On TikTok, a video app launched in 2017 that recently hit a billion downloads, you’re likely to see a 15-second, music propelled video made by a teen in sweatpants trying to learn a trending dance. Or even firefighters goofing off, hopefully making their video in their downtime. The app’s main feed, the For You Page, compared to the Influencer-heavy Instagram Explore Page, has tweaked the aesthetic expectations of social media. It’s a Wild West, where different classes, races, genders and sexual orientations can gain notoriety and likes regardless of appearance or follower-counts.

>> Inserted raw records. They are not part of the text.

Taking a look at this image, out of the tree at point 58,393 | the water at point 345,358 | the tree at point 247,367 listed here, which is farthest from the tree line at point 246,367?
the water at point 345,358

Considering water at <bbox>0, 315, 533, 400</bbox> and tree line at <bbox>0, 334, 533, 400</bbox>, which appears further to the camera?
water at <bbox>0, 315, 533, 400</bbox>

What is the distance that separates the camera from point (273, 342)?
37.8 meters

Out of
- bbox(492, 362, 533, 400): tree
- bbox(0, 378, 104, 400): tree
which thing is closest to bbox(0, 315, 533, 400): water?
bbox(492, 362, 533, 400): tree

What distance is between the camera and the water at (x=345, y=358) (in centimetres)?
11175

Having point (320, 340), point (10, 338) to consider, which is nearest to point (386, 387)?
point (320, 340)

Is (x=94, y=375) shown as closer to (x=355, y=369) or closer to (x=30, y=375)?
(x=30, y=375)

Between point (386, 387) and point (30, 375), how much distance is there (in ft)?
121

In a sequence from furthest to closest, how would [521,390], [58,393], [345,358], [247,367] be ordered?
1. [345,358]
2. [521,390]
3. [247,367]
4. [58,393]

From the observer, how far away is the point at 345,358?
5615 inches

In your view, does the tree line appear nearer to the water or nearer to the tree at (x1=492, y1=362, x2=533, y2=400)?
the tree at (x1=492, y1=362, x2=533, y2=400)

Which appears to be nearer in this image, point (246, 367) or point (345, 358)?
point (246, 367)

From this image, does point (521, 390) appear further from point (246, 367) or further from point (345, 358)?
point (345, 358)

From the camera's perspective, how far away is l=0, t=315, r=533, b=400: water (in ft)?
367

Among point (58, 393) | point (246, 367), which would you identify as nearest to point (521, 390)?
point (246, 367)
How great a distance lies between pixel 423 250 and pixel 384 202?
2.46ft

The stars of TikTok stand out aesthetically and tonally from the plastic-smiled, brand-sponsored stars of Instagram. One TikTok user, who goes by the handle @queen.is.back.1—her second account, so named likely because she’s referred in comment sections as the “queen of TikTok”—has ended up repeatedly on the For You Page by posting videos of herself popping out of various hiding spots to the same song over and over again. Often, she’s in her McDonald’s-employee uniform, presumably on break or after a shift. The queen of TikTok always looks put together, but in every way possible she is the opposite of influencers like Marissa Fuchs. She has an identifiable, relatable job, one that doesn’t vaguely involve posting photos from the beach. And she looks like she’s genuinely having fun, using TikTok as an outlet from her daily grind. The result is an authenticity, goofy and unfiltered, and it has garnered her over 6 million likes and 423,500 followers.

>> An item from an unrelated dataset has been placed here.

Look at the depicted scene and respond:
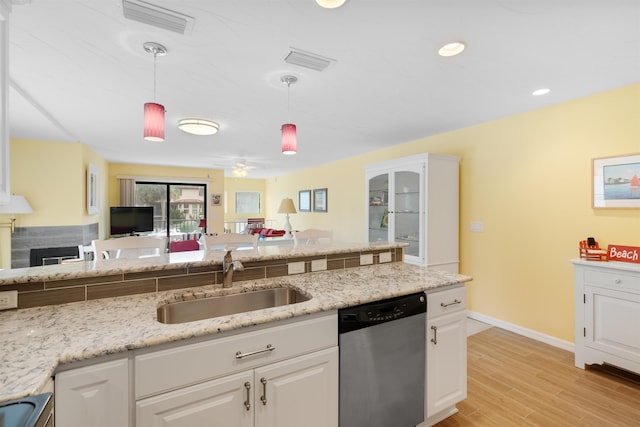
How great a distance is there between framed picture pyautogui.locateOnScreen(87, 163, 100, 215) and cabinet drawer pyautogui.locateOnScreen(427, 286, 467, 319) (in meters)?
5.08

A user launches the TikTok app. vishek Das/SOPA Images/LightRocket via Getty Images

The memes that trend on TikTok, and get users featured on the For You Page, also cater to a demographic tired of pseudo-celebrities pretending to have perfect lives. An audio that begins with the phrase “Middle-class check” has been recycled throughout the app with users showing components of their “middle-class” lives: average homes, cars, maybe a sink filled with dirty dishes. People on the app have interpreted middle-class differently, some houses are bigger than others, but in almost all of the 8,000 videos featuring this audio, the user takes ownership of their life as it really is, rather than how they’d like it to appear.

This is not to say that TikTok has avoided the curated aesthetics of influencer-types altogether. Many users have crossed over from other platforms (Instagram, YouTube and TikTok’s first iteration, Musical.ly) and brought their substantial followings with them. But with TikTok’s “duets”—response videos that appear alongside the original content—users are able to directly confront the presence of their more Photoshopped peers, and the results are popular. So when someone like Sebastian Bails, a hyper-tanned YouTuber who plays pranks on friends, posts a TikTok video to his 6 million followers, it’s almost guaranteed that another user will “duet” with him. In the “duet” they might question the authenticity of the prank or apply a meme that highlights the ridiculousness of his over-processed look. Reaction videos like these don’t need to come from someone with a massive following in order to get traction, they find their way to the For You Page, and to tens of thousands of likes, by resonating with people baffled with the inauthenticity of creators like Bails.

Despite the app’s surge in popularity, TikTok still feels untamed and less like the brand marketplace that Instagram and YouTube have become. It also lacks the overbearing social component of apps like Facebook (META), where a mom or aunt’s prying eyes are always lurking. For the most part, people feel safe to be weird, messy and themselves on the app. In order to  maintain success, the app will have to thread the needle between producing revenue by expanding advertising (which they have already begun to do) and maintaining the app’s creative components—without turning into the brand-driven ecosystem that had users growing tired of its competitors in the first place.